= Passage given =
►

Investors breathe a sigh of relief
Econoday Simply Economics 5/8/09
By R. Mark Rogers, Senior U.S. Economist

  

Markets have steadily adopted the green shoots view of the economy.  But this past week a major hurdle stood in the way of keeping that belief — the Fed’s stress test of 19 major U.S. banks for capital adequacy.  A finding that any of the major banks were still severely distressed would have set back apparent progress for the economy.  There were leaks to the media on Wednesday about the test findings but the actual report on Thursday gave the markets what they wanted — banks that were either adequately capitalized to endure the possibility of a worsening recession or not needing too much additional capital to get there.  And during the week, economic news also added to the view that the recession is easing, albeit slowly.  Equities responded with a sigh of relief and a broad-based jump in stock prices for the week.  Bond yields and oil prices also took notice of more evidence of green shoots.


 

Recap of US Markets


 

STOCKS

Two broad factors led to significant gains for most indexes this past week — more evidence of the recession easing and banks (using school grade analogies) passing the Fed’s stress test or not needing much extra credit to get there. 

 

The week got off to a good start with pending home sales and construction outlays unexpectedly posting gains. Given the importance of housing for recovery, the pending home sales report was well received by equities.  Also, supporting the boost in stocks was a report from China that manufacturing there was improving.  Market chatter on Tuesday focused on the possibility that the Fed’s stress test of 19 major U.S. banks would find that many banks were severely undercapitalized — and stocks dipped despite the lack of news to back up the concern.  But adding to the view of an easing recession was a better-than-expected ISM non-manufacturing index.

◄

= Supplied data =
►

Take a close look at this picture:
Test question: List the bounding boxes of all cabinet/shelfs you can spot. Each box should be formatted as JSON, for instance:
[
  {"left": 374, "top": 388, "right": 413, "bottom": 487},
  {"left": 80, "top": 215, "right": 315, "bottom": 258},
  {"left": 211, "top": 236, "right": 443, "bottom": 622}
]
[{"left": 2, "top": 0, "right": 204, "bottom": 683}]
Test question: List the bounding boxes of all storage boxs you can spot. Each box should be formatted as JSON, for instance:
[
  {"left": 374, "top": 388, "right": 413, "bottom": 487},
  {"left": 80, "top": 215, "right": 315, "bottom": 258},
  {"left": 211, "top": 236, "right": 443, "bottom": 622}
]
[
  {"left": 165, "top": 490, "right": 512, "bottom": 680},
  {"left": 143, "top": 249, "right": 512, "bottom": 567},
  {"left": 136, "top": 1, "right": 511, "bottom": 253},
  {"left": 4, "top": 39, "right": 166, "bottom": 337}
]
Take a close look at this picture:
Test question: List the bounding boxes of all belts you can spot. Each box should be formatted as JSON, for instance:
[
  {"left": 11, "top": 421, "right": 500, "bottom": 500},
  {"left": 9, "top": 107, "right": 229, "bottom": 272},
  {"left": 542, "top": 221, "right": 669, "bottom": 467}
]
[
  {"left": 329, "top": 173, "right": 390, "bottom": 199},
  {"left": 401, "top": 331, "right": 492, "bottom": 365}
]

◄
►

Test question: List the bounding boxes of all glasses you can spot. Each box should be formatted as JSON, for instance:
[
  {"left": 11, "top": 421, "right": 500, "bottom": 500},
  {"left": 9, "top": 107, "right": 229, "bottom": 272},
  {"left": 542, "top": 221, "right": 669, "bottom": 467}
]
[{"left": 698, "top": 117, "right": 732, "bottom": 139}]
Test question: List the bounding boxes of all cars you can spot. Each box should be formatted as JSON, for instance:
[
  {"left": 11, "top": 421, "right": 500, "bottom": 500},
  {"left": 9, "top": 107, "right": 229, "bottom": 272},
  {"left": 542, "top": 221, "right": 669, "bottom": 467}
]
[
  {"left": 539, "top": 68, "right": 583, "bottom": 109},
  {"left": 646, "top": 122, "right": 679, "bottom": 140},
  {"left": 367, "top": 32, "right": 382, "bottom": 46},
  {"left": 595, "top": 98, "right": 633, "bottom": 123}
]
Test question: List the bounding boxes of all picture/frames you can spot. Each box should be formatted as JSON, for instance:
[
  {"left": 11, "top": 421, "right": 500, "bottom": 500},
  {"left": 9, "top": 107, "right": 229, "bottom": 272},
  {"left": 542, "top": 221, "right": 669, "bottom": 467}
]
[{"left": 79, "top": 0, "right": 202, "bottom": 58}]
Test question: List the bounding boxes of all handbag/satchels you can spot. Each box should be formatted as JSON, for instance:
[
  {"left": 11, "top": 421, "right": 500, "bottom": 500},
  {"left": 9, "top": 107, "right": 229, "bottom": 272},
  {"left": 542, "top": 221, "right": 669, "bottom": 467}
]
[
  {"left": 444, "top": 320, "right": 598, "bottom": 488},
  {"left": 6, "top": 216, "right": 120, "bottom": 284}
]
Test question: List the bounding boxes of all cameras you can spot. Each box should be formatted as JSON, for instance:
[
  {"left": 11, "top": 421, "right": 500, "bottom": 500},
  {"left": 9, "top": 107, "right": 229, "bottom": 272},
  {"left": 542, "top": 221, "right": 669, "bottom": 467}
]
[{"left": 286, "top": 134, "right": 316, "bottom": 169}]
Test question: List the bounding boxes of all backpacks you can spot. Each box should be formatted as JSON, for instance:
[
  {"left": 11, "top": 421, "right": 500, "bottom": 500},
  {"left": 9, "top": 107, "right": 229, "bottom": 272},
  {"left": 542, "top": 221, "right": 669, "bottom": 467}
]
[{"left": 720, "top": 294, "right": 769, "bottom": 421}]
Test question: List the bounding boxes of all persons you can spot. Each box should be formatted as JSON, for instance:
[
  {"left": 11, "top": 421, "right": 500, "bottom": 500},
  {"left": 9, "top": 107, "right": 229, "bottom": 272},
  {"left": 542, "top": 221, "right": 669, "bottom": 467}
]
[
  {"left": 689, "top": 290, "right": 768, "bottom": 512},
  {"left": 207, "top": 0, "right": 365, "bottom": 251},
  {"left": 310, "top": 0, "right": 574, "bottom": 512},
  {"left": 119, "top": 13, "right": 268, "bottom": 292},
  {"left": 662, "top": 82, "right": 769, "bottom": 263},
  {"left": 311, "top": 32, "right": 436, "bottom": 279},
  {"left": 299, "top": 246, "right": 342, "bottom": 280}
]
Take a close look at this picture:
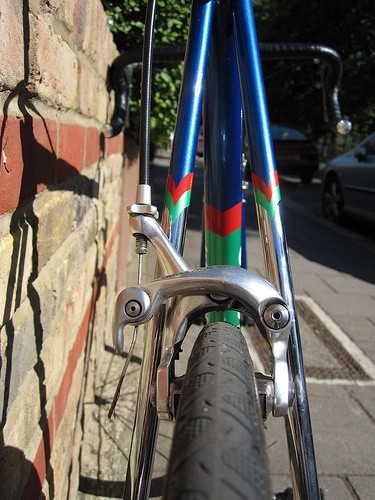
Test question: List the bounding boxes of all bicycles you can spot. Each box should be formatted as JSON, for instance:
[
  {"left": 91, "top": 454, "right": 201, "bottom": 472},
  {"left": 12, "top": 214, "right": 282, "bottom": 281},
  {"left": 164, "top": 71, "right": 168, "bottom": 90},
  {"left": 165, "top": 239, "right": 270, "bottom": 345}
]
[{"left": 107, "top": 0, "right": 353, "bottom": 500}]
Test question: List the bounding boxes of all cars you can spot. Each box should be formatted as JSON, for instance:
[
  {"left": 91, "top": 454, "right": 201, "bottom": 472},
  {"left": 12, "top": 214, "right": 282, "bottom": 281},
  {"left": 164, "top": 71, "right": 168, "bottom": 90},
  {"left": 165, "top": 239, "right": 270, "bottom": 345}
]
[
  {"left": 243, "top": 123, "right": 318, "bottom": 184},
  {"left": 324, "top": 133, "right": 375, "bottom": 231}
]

◄
►

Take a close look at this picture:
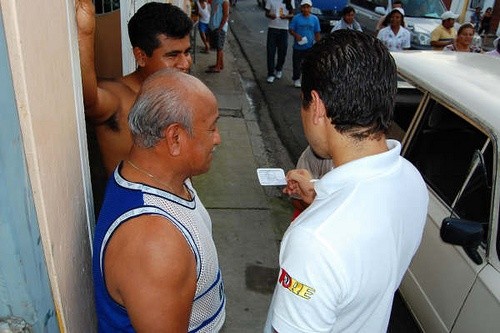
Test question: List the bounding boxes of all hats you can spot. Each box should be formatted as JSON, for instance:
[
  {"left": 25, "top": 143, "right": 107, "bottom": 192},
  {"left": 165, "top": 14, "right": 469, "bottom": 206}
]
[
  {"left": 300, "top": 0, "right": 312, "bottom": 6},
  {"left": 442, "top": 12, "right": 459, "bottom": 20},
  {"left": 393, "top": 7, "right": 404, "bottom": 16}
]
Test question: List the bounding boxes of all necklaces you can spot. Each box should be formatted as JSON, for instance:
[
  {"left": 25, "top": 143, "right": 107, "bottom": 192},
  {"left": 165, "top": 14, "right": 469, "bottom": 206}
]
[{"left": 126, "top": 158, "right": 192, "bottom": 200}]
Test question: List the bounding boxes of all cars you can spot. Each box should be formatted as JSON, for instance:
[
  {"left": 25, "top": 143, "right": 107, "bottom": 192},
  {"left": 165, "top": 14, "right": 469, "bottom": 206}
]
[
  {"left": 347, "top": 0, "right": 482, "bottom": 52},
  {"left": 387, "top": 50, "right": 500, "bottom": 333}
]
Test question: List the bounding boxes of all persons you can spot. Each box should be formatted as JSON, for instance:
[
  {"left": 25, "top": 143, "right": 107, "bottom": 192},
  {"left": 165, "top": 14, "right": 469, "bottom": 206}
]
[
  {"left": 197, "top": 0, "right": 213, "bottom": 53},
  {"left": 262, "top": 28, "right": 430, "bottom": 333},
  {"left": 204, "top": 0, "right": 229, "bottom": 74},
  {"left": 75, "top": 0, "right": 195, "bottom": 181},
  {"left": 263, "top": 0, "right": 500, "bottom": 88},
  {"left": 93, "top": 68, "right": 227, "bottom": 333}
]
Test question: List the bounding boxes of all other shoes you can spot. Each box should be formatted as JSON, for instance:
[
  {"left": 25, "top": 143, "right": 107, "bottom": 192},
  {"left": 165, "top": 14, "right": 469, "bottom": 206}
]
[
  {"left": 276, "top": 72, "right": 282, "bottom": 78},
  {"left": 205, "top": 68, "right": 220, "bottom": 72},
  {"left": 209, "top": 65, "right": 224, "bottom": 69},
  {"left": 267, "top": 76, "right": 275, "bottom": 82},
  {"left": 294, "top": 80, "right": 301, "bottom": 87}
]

◄

= Exercises to complete =
[1] In the market commentary, how many major U.S. banks did the Fed's stress test examine?
[2] Translate this sentence from the market commentary into Spanish: "Equities responded with a sigh of relief and a broad-based jump in stock prices for the week."

= Answers to the exercise =
[1] 19

[2] Las acciones respondieron con un suspiro de alivio y un alza generalizada de los precios bursátiles durante la semana.